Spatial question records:
== == ==

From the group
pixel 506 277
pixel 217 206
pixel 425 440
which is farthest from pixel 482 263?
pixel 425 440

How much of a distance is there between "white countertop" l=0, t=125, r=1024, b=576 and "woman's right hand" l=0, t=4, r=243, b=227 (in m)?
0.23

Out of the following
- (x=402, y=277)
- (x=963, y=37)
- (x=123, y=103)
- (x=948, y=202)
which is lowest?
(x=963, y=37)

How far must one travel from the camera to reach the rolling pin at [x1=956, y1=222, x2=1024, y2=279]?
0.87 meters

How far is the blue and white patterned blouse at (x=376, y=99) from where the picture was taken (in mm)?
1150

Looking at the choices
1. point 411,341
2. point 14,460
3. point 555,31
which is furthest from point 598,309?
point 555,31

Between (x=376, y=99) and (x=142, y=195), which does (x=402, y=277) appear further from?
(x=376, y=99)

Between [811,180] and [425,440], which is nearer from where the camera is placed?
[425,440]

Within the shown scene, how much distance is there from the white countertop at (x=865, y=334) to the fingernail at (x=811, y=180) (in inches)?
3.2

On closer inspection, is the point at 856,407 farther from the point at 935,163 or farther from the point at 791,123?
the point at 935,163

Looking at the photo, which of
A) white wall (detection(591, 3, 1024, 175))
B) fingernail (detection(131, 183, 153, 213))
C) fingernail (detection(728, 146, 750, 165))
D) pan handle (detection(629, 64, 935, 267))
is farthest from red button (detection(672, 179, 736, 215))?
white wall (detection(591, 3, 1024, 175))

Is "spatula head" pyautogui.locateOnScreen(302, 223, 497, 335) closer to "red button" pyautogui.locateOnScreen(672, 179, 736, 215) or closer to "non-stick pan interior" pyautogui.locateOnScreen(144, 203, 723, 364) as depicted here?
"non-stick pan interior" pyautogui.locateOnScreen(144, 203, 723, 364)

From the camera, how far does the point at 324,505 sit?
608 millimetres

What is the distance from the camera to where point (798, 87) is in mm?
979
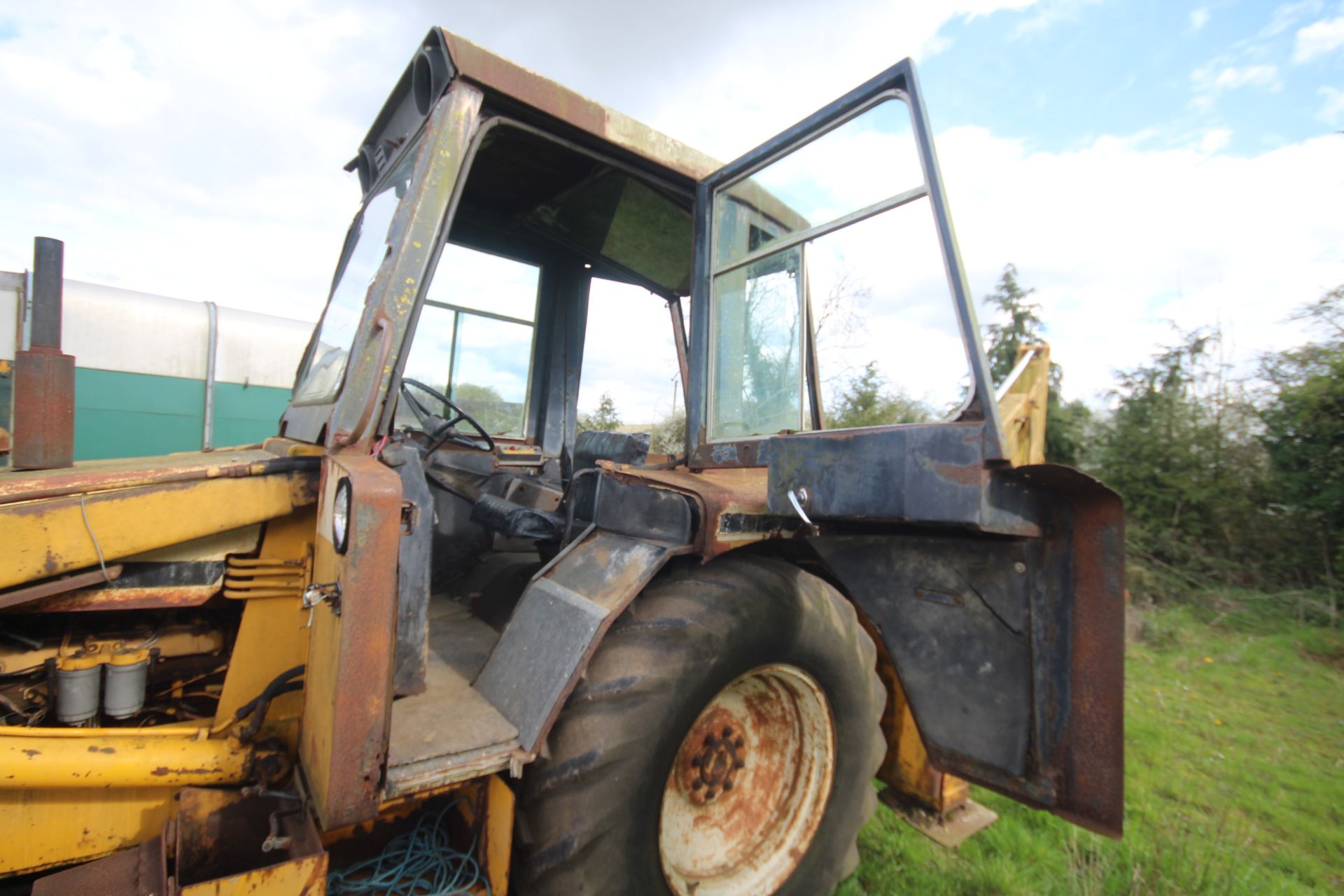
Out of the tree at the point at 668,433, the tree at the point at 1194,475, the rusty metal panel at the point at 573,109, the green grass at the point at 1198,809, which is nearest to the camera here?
the rusty metal panel at the point at 573,109

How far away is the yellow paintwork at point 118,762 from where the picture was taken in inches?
57.2

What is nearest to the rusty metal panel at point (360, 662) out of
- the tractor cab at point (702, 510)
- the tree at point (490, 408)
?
the tractor cab at point (702, 510)

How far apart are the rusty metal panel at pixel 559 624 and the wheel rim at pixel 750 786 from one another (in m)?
0.46

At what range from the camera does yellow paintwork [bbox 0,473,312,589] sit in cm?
147

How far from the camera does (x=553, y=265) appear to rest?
3.53m

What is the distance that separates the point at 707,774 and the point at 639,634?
Answer: 1.85ft

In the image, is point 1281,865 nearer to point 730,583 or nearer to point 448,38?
point 730,583

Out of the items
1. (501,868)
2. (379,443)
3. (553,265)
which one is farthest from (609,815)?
(553,265)

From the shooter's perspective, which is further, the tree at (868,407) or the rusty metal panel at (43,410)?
the tree at (868,407)

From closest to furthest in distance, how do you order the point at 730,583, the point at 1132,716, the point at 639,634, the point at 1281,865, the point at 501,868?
1. the point at 501,868
2. the point at 639,634
3. the point at 730,583
4. the point at 1281,865
5. the point at 1132,716

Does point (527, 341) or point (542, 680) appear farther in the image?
point (527, 341)

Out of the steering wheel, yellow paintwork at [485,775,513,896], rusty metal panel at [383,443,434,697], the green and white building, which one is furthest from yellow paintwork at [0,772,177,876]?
the green and white building

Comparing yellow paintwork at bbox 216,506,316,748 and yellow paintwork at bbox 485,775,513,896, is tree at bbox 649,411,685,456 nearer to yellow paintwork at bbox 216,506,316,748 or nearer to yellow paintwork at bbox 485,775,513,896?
yellow paintwork at bbox 216,506,316,748

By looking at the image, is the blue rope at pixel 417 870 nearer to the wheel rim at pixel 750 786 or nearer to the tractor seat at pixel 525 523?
the wheel rim at pixel 750 786
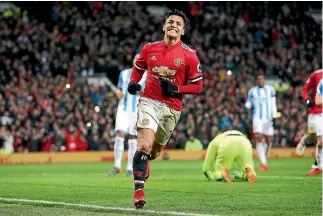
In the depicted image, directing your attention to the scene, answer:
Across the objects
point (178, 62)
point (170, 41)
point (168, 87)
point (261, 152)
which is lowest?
point (261, 152)

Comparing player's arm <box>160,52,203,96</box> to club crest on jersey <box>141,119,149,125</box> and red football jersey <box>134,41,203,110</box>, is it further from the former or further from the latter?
club crest on jersey <box>141,119,149,125</box>

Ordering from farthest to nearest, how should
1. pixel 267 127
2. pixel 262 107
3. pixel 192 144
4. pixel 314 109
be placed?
pixel 192 144 < pixel 267 127 < pixel 262 107 < pixel 314 109

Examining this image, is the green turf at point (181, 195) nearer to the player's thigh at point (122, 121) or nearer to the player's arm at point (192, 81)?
the player's arm at point (192, 81)

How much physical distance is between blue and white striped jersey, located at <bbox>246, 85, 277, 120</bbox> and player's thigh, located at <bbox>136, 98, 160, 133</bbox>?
1116 centimetres

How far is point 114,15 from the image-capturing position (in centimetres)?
3478

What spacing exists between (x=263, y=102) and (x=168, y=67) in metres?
11.6

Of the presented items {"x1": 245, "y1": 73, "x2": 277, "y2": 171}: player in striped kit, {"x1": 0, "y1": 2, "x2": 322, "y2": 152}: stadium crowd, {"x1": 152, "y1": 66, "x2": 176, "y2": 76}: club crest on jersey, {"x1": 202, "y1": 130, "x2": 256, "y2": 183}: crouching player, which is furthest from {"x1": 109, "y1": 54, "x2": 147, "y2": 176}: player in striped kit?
{"x1": 0, "y1": 2, "x2": 322, "y2": 152}: stadium crowd

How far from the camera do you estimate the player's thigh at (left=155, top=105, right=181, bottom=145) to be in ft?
32.1

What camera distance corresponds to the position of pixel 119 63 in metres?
32.7

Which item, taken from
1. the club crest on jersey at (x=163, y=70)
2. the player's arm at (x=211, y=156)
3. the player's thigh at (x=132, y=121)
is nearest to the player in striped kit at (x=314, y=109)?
the player's arm at (x=211, y=156)

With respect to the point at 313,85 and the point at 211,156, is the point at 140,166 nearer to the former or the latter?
the point at 211,156

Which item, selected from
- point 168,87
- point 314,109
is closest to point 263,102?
point 314,109

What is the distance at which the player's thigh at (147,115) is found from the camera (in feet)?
31.1

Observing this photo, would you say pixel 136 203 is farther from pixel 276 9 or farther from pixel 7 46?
pixel 276 9
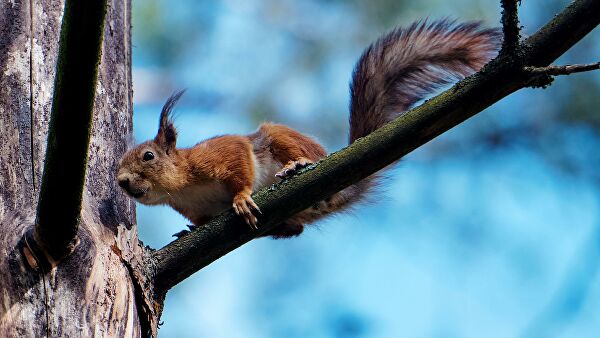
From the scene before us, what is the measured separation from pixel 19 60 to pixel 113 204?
530 millimetres

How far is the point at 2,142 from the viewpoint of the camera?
2178mm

== == ==

- _STATED PROBLEM_:
Retype every one of the lines above word for word, and leave the pictures out.

- _PROBLEM SOLUTION_:
From the group
pixel 506 277
pixel 217 206
pixel 425 440
which is farthest from pixel 482 263?
pixel 425 440

How much of a distance is there between "white countertop" l=0, t=125, r=1024, b=576 and "woman's right hand" l=0, t=4, r=243, b=227 (in m)?
0.23

Out of the following
- (x=402, y=277)
- (x=963, y=37)
- (x=123, y=103)
- (x=948, y=202)
which is lowest?
(x=963, y=37)

How far must one travel from the camera to reach the rolling pin at [x1=956, y1=222, x2=1024, y2=279]?
0.87 meters

How far is the blue and white patterned blouse at (x=376, y=99) from where the picture was taken (in mm)?
1150

Looking at the choices
1. point 411,341
2. point 14,460
3. point 555,31
which is furthest from point 598,309?
point 555,31

Between (x=376, y=99) and (x=142, y=195), which does (x=402, y=277) appear further from?
(x=376, y=99)

Between [811,180] and [425,440], which is nearer from where the camera is placed?
[425,440]

Within the shown scene, how much distance is there from the white countertop at (x=865, y=334) to the fingernail at (x=811, y=180) (in inches)?
3.2

On closer inspection, is the point at 856,407 farther from the point at 935,163 or farther from the point at 791,123?
the point at 935,163

Looking at the photo, which of
A) white wall (detection(591, 3, 1024, 175))
B) fingernail (detection(131, 183, 153, 213))
C) fingernail (detection(728, 146, 750, 165))
D) pan handle (detection(629, 64, 935, 267))
is farthest from red button (detection(672, 179, 736, 215))?
white wall (detection(591, 3, 1024, 175))

Is "spatula head" pyautogui.locateOnScreen(302, 223, 497, 335) closer to "red button" pyautogui.locateOnScreen(672, 179, 736, 215) or closer to "non-stick pan interior" pyautogui.locateOnScreen(144, 203, 723, 364) as depicted here?
"non-stick pan interior" pyautogui.locateOnScreen(144, 203, 723, 364)

From the camera, how far does the point at 324,505 sit?
608 millimetres

What is the distance from the camera to where point (798, 87) is in mm?
979
Out of the tree at the point at 668,433, the tree at the point at 1194,475, the rusty metal panel at the point at 573,109, the green grass at the point at 1198,809, which is nearest to the camera here?
the rusty metal panel at the point at 573,109

How far away is the yellow paintwork at point 118,762 from where the picture was taken in inches?
57.2

What is nearest to the rusty metal panel at point (360, 662) out of
- the tractor cab at point (702, 510)
- the tree at point (490, 408)
?
the tractor cab at point (702, 510)

How far apart are the rusty metal panel at pixel 559 624 and the wheel rim at pixel 750 786 from one another (in m)?
0.46

At what range from the camera does yellow paintwork [bbox 0,473,312,589] sit in cm?
147

How far from the camera does (x=553, y=265) appear to rest?
3.53m

What is the distance that separates the point at 707,774 and the point at 639,634?
Answer: 1.85ft

In the image, is point 1281,865 nearer to point 730,583 or nearer to point 448,38?
point 730,583

Out of the items
1. (501,868)
2. (379,443)
3. (553,265)
which one is farthest from (609,815)?
(553,265)

From the shooter's perspective, which is further, the tree at (868,407) or the rusty metal panel at (43,410)?
the tree at (868,407)

From closest to furthest in distance, how do you order the point at 730,583, the point at 1132,716, the point at 639,634, the point at 1281,865, the point at 501,868?
1. the point at 501,868
2. the point at 639,634
3. the point at 730,583
4. the point at 1281,865
5. the point at 1132,716

Does point (527, 341) or point (542, 680) appear farther in the image?
point (527, 341)

Out of the steering wheel, yellow paintwork at [485,775,513,896], rusty metal panel at [383,443,434,697], the green and white building, which one is furthest from yellow paintwork at [0,772,177,876]?
the green and white building

Comparing yellow paintwork at bbox 216,506,316,748 and yellow paintwork at bbox 485,775,513,896, is tree at bbox 649,411,685,456 nearer to yellow paintwork at bbox 216,506,316,748 or nearer to yellow paintwork at bbox 485,775,513,896?
yellow paintwork at bbox 216,506,316,748

By looking at the image, is the blue rope at pixel 417 870 nearer to the wheel rim at pixel 750 786 or nearer to the tractor seat at pixel 525 523?
the wheel rim at pixel 750 786
In the depicted image, directing your attention to the scene, answer:
Across the objects
point (178, 62)
point (170, 41)
point (168, 87)
point (261, 152)
which is lowest?
point (261, 152)

Comparing player's arm <box>160,52,203,96</box> to club crest on jersey <box>141,119,149,125</box> and red football jersey <box>134,41,203,110</box>, is it further from the former or further from the latter?
club crest on jersey <box>141,119,149,125</box>

Ordering from farthest to nearest, how should
1. pixel 267 127
2. pixel 262 107
3. pixel 192 144
4. pixel 314 109
be placed?
pixel 192 144 < pixel 267 127 < pixel 262 107 < pixel 314 109

Examining this image, is the green turf at point (181, 195) nearer to the player's thigh at point (122, 121) or nearer to the player's arm at point (192, 81)?
the player's arm at point (192, 81)

How much physical distance is between blue and white striped jersey, located at <bbox>246, 85, 277, 120</bbox> and player's thigh, located at <bbox>136, 98, 160, 133</bbox>?
1116 centimetres

How far is point 114,15 from the image-capturing position (in centimetres)?
3478

What spacing exists between (x=263, y=102) and (x=168, y=67) in metres?
11.6

Of the presented items {"x1": 245, "y1": 73, "x2": 277, "y2": 171}: player in striped kit, {"x1": 0, "y1": 2, "x2": 322, "y2": 152}: stadium crowd, {"x1": 152, "y1": 66, "x2": 176, "y2": 76}: club crest on jersey, {"x1": 202, "y1": 130, "x2": 256, "y2": 183}: crouching player, which is furthest from {"x1": 109, "y1": 54, "x2": 147, "y2": 176}: player in striped kit?
{"x1": 0, "y1": 2, "x2": 322, "y2": 152}: stadium crowd

How far from the camera do you estimate the player's thigh at (left=155, top=105, right=181, bottom=145) to be in ft?
32.1

What camera distance corresponds to the position of pixel 119 63 in metres?
32.7

Which item, taken from
1. the club crest on jersey at (x=163, y=70)
2. the player's arm at (x=211, y=156)
3. the player's thigh at (x=132, y=121)
is nearest to the player in striped kit at (x=314, y=109)?
the player's arm at (x=211, y=156)

With respect to the point at 313,85 and the point at 211,156, is the point at 140,166 nearer to the former or the latter?
the point at 211,156

Which item, selected from
- point 168,87
- point 314,109
is closest to point 263,102?
point 314,109

What is the distance at which the player's thigh at (147,115) is found from the camera (in feet)?
31.1

Observing this photo, would you say pixel 136 203 is farther from pixel 276 9 or farther from pixel 7 46?
pixel 276 9
From the scene before us, what is the measured separation from pixel 19 60 to pixel 113 204?
530 millimetres

How far is the point at 2,142 from the viewpoint of the camera?
2178mm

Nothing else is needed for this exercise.